### WORK ORDER
Starting at the line that has "-Messenger photo by" and stopping after the line that has "TEGUCIGALPA, Honduras -- Capts.", reproduce the listing below exactly; omit everything else.

### DATA LISTING
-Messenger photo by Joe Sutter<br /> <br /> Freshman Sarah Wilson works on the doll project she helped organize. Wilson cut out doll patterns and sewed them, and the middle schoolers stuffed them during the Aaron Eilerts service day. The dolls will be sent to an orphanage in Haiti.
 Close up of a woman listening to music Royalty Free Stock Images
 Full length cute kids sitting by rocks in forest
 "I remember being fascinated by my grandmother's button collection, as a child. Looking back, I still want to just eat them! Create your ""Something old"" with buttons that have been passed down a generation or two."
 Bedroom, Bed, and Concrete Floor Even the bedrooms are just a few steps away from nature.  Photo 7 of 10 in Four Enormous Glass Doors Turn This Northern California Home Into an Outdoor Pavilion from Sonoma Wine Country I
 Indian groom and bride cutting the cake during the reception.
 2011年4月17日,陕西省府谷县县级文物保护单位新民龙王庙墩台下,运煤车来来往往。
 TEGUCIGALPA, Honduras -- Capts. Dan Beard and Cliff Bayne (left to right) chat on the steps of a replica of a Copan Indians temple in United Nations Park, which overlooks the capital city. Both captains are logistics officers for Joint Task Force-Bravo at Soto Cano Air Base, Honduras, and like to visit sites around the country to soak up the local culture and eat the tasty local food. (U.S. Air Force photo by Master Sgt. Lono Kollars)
* * *
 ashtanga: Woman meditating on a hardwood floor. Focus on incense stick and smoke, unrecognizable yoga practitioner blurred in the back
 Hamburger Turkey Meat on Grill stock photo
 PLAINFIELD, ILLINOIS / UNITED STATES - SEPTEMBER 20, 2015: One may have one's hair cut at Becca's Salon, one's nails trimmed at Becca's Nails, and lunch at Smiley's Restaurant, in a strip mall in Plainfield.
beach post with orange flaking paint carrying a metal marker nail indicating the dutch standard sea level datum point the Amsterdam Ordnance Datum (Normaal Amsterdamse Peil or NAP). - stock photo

### YOUR RESPONSE
-Messenger photo by Joe Sutter<br /> <br /> Freshman Sarah Wilson works on the doll project she helped organize. Wilson cut out doll patterns and sewed them, and the middle schoolers stuffed them during the Aaron Eilerts service day. The dolls will be sent to an orphanage in Haiti.
 Close up of a woman listening to music Royalty Free Stock Images
 Full length cute kids sitting by rocks in forest
 "I remember being fascinated by my grandmother's button collection, as a child. Looking back, I still want to just eat them! Create your ""Something old"" with buttons that have been passed down a generation or two."
 Bedroom, Bed, and Concrete Floor Even the bedrooms are just a few steps away from nature.  Photo 7 of 10 in Four Enormous Glass Doors Turn This Northern California Home Into an Outdoor Pavilion from Sonoma Wine Country I
 Indian groom and bride cutting the cake during the reception.
 2011年4月17日,陕西省府谷县县级文物保护单位新民龙王庙墩台下,运煤车来来往往。
 TEGUCIGALPA, Honduras -- Capts. Dan Beard and Cliff Bayne (left to right) chat on the steps of a replica of a Copan Indians temple in United Nations Park, which overlooks the capital city. Both captains are logistics officers for Joint Task Force-Bravo at Soto Cano Air Base, Honduras, and like to visit sites around the country to soak up the local culture and eat the tasty local food. (U.S. Air Force photo by Master Sgt. Lono Kollars)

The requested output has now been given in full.